Quando uma empresa decide descontinuar um produto ou serviço popular, a transição raramente é tranquila. Os usuários reclamam por meses e, em alguns casos, a pressão consegue adiar um pouco a data final, mas mais cedo ou mais tarde a cortina se fecha. O Product Graveyard é um portal que reúne todos esses aplicativos e plataformas aposentados nos últimos anos. Algumas das entradas incluem dados técnicos, a razão da sua «morte» e sugestões para substitutos eficientes.

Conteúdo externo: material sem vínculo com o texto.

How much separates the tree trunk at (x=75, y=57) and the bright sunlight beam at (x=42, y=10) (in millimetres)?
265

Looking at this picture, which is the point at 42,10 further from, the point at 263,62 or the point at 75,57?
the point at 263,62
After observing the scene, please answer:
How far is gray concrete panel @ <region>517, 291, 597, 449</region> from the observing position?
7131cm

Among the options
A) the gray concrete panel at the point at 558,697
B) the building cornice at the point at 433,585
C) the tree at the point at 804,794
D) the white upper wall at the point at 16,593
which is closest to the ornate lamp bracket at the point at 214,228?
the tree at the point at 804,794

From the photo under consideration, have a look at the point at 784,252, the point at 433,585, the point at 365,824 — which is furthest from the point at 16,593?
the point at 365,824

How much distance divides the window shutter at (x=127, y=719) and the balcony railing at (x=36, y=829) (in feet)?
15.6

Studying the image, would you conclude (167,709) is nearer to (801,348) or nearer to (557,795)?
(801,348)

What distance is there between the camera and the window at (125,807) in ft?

Product Graveyard: um cemitério virtual para lembrar produtos descontinuados
Graveyard

Lembram do o encerramento do Google Reader? Segundo o gigante de Mountain View, o serviço não tinha usuários suficientes, mas as reclamações não demoraram a se acumular. O Google deu menos de quatro meses para os usuários salvarem seus links, e em 1º de julho de 2013 desligou o serviço. Outro exemplo de grande repercussão foi o Vine. O Twitter parecia ter uma carta vencedora com o serviço, mas a concorrência respondeu com força, os criadores de conteúdo nunca receberam opções de monetização e os problemas internos do próprio Twitter forçaram o encerramento. Obviamente, Google Reader e Vine são apenas dois exemplos; mas se quiséssemos rastrear a maioria desses serviços extintos, por onde começaríamos?

Product Graveyard: um cemitério virtual para lembrar produtos descontinuados
«Não podia criar dois filhos» Muito sutil.

O que o Product Graveyard oferece?

A melhor opção provavelmente é o portal Product Graveyard. Seu banco de dados tem mais de mil entradas divididas em várias categorias, classificadas em ordem alfabética. Os casos mais relevantes têm uma seção especial ("obituário") que explica a causa da morte, detalhes como o tempo de atividade e por que são lembrados. Percorrer a lista completa é uma verdadeira viagem ao passado. Vários desses serviços passaram pelo NeoTeo (Bitcasa é um que me vem à mente), cheios de esperança e determinação, apenas para morder o pó e virar história.

Alternativas para os serviços extintos

Ainda assim, o Product Graveyard oferece uma pequena luz na forma de recomendações para serviços alternativos. Se voltarmos ao exemplo do Google Reader, veremos links para os populares Feedly e Feedwind; já no caso do Vine, basicamente aponta na direção do Instagram e do Snapchat. Os responsáveis pelo Product Graveyard convidam os usuários a compartilhar mais programas aposentados, confirmando seu perfil de «trabalho em andamento». Afinal, o Adobe Flash não morreu (isso acontecerá em 2020, com possibilidade de mudança), e o site sugere como substituto o obsoleto Microsoft Silverlight.